Für wen eignen sich Investitionen mit Smartphone-Banken?
Smartphone-Banken eignen sich für Sie zum Kauf von Wertschriften insbesondere unter folgenden Bedingungen:
- Sie investieren kleine Beträge: Sie hantieren nicht mit grossen Summen, sondern investieren in der Regel nur Beträge von maximal ein paar hundert Franken. Besonders günstige Broker können aber bereits bei Transaktionsbeträgen von rund 500 bis 600 Franken die kostengünstigere Wahl sein.

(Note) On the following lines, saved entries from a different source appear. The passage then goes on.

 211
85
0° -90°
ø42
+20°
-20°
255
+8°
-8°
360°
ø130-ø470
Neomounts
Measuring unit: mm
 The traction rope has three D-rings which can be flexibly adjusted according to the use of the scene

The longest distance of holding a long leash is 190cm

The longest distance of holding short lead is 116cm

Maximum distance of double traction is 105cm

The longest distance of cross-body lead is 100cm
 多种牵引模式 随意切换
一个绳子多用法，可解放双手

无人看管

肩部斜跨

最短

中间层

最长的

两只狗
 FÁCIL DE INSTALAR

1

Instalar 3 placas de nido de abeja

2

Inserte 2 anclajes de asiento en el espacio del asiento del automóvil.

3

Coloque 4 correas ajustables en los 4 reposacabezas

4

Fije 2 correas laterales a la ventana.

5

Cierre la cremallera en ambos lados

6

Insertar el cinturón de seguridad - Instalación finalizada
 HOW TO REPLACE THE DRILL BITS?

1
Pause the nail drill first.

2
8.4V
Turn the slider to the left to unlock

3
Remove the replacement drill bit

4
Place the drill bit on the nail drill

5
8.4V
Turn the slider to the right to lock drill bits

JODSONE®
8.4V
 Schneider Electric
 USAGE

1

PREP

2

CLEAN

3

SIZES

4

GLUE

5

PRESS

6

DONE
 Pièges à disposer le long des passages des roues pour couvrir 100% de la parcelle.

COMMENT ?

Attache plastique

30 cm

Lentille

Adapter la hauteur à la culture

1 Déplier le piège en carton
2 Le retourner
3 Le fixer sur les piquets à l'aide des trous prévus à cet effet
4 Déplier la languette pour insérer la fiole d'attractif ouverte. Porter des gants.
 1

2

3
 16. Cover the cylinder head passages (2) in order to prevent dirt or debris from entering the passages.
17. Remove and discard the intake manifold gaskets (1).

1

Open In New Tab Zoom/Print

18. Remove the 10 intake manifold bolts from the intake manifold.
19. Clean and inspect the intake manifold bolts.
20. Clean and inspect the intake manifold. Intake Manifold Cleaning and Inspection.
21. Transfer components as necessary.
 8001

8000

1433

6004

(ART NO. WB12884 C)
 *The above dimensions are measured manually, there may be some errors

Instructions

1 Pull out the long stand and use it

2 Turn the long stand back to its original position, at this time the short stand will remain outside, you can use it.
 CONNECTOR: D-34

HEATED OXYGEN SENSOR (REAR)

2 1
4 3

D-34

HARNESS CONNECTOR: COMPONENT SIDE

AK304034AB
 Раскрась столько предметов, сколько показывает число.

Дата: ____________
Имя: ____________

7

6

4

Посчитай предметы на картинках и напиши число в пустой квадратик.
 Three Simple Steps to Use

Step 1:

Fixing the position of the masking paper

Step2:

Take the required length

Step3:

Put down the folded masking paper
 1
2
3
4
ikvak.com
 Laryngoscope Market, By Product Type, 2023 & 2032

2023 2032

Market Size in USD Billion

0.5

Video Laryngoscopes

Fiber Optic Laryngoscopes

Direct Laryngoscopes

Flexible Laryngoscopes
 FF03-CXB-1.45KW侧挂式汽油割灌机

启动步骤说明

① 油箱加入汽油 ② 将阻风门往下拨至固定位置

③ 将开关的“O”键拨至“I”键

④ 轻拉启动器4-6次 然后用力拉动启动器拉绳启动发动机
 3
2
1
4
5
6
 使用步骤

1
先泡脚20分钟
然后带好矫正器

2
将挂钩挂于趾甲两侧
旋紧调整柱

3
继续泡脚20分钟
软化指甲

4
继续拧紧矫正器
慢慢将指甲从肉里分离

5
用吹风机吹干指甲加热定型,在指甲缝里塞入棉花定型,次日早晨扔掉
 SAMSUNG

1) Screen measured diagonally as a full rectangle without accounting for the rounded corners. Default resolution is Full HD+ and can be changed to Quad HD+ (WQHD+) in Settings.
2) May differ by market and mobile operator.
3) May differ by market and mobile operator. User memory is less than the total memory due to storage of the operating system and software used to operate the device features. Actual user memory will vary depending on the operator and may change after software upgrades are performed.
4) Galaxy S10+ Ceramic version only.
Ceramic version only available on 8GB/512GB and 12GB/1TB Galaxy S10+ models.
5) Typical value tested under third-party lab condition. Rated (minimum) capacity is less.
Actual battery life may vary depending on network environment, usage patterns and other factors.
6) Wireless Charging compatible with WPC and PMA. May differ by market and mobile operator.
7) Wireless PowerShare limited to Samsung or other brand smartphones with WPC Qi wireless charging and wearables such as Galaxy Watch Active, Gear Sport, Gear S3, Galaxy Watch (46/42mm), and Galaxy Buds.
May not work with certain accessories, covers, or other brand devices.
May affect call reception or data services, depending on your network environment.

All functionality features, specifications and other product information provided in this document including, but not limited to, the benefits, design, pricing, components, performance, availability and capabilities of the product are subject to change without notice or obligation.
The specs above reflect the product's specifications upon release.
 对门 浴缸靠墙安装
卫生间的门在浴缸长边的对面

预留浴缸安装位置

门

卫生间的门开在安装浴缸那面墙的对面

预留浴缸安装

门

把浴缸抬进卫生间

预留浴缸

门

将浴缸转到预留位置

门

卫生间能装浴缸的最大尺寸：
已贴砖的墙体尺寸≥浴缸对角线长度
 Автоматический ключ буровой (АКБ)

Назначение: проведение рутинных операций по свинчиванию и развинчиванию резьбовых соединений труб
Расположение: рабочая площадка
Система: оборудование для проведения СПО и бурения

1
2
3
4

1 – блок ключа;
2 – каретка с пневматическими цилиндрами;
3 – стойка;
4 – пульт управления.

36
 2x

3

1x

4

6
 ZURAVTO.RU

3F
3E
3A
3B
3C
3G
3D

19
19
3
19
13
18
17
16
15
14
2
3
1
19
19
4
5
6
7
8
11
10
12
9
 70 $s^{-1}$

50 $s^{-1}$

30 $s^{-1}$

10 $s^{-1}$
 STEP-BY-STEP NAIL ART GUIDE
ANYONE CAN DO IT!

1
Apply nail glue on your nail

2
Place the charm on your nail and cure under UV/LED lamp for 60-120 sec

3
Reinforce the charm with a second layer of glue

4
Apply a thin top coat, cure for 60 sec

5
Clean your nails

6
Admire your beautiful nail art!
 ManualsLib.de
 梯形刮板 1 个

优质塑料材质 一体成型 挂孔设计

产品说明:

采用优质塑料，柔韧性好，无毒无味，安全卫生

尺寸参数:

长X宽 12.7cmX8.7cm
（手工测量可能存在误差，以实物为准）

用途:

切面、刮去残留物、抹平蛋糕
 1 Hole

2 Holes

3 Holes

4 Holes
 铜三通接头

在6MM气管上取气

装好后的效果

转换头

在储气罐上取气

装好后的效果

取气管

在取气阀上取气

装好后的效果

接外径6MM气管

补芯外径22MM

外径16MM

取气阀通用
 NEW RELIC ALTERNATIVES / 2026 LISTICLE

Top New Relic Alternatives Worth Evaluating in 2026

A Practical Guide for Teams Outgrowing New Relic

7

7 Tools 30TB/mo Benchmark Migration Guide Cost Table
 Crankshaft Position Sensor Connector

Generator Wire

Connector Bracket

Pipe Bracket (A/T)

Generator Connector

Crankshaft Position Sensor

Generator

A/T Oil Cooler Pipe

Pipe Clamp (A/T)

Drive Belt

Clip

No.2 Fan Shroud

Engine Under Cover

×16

- Ihnen reicht eine geringe Auswahl: Ihnen genügen die Aktien der bekanntesten internationalen und Schweizer Unternehmen sowie ETF auf die wichtigsten Aktienindizes. Auch dass Ihnen nur je ein ETF pro Index offensteht, stört Sie nicht. In exotischere Anlageklassen wie Forex, Futures und Optionen legen Sie ohnehin nicht an.
- Ihnen genügt eine einfache App: Sie erledigen Ihre Anlagegeschäfte gerne und mühelos über eine App. Klassische Broker bieten neben einer App in der Regel auch eine Trading-Plattform für den Computer an – im Gegensatz zu Smartphone-Banken.